Task instructions
Copy out the entries that follow. Leave none out.

Data for processing
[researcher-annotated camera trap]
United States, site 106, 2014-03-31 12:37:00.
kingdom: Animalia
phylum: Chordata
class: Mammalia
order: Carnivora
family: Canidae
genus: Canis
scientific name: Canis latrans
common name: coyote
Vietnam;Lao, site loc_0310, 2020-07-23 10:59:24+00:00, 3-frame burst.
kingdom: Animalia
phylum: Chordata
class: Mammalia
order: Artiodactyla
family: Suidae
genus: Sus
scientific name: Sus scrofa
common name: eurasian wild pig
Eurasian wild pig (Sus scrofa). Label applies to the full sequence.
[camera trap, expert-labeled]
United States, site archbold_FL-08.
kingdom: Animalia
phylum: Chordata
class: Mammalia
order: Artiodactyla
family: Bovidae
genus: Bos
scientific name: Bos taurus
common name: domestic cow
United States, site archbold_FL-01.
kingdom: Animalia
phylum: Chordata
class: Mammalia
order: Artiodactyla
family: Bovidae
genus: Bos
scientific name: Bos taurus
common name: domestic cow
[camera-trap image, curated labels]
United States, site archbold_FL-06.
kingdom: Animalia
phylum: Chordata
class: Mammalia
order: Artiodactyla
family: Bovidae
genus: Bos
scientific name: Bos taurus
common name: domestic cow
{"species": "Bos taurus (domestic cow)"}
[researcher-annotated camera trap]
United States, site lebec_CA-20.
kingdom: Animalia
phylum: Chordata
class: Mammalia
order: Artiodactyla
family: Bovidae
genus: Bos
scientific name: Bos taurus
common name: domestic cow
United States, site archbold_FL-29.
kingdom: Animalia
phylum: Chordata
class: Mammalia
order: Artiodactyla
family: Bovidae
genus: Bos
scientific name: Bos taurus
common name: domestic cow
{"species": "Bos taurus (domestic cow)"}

Solution to this problem
[researcher-annotated camera trap]
United States, site 106, 2014-03-31 12:37:00.
kingdom: Animalia
phylum: Chordata
class: Mammalia
order: Carnivora
family: Canidae
genus: Canis
scientific name: Canis latrans
common name: coyote
Vietnam;Lao, site loc_0310, 2020-07-23 10:59:24+00:00, 3-frame burst.
kingdom: Animalia
phylum: Chordata
class: Mammalia
order: Artiodactyla
family: Suidae
genus: Sus
scientific name: Sus scrofa
common name: eurasian wild pig
Eurasian wild pig (Sus scrofa). Label applies to the full sequence.
[camera trap, expert-labeled]
United States, site archbold_FL-08.
kingdom: Animalia
phylum: Chordata
class: Mammalia
order: Artiodactyla
family: Bovidae
genus: Bos
scientific name: Bos taurus
common name: domestic cow
United States, site archbold_FL-01.
kingdom: Animalia
phylum: Chordata
class: Mammalia
order: Artiodactyla
family: Bovidae
genus: Bos
scientific name: Bos taurus
common name: domestic cow
[camera-trap image, curated labels]
United States, site archbold_FL-06.
kingdom: Animalia
phylum: Chordata
class: Mammalia
order: Artiodactyla
family: Bovidae
genus: Bos
scientific name: Bos taurus
common name: domestic cow
{"species": "Bos taurus (domestic cow)"}
[researcher-annotated camera trap]
United States, site lebec_CA-20.
kingdom: Animalia
phylum: Chordata
class: Mammalia
order: Artiodactyla
family: Bovidae
genus: Bos
scientific name: Bos taurus
common name: domestic cow
United States, site archbold_FL-29.
kingdom: Animalia
phylum: Chordata
class: Mammalia
order: Artiodactyla
family: Bovidae
genus: Bos
scientific name: Bos taurus
common name: domestic cow
{"species": "Bos taurus (domestic cow)"}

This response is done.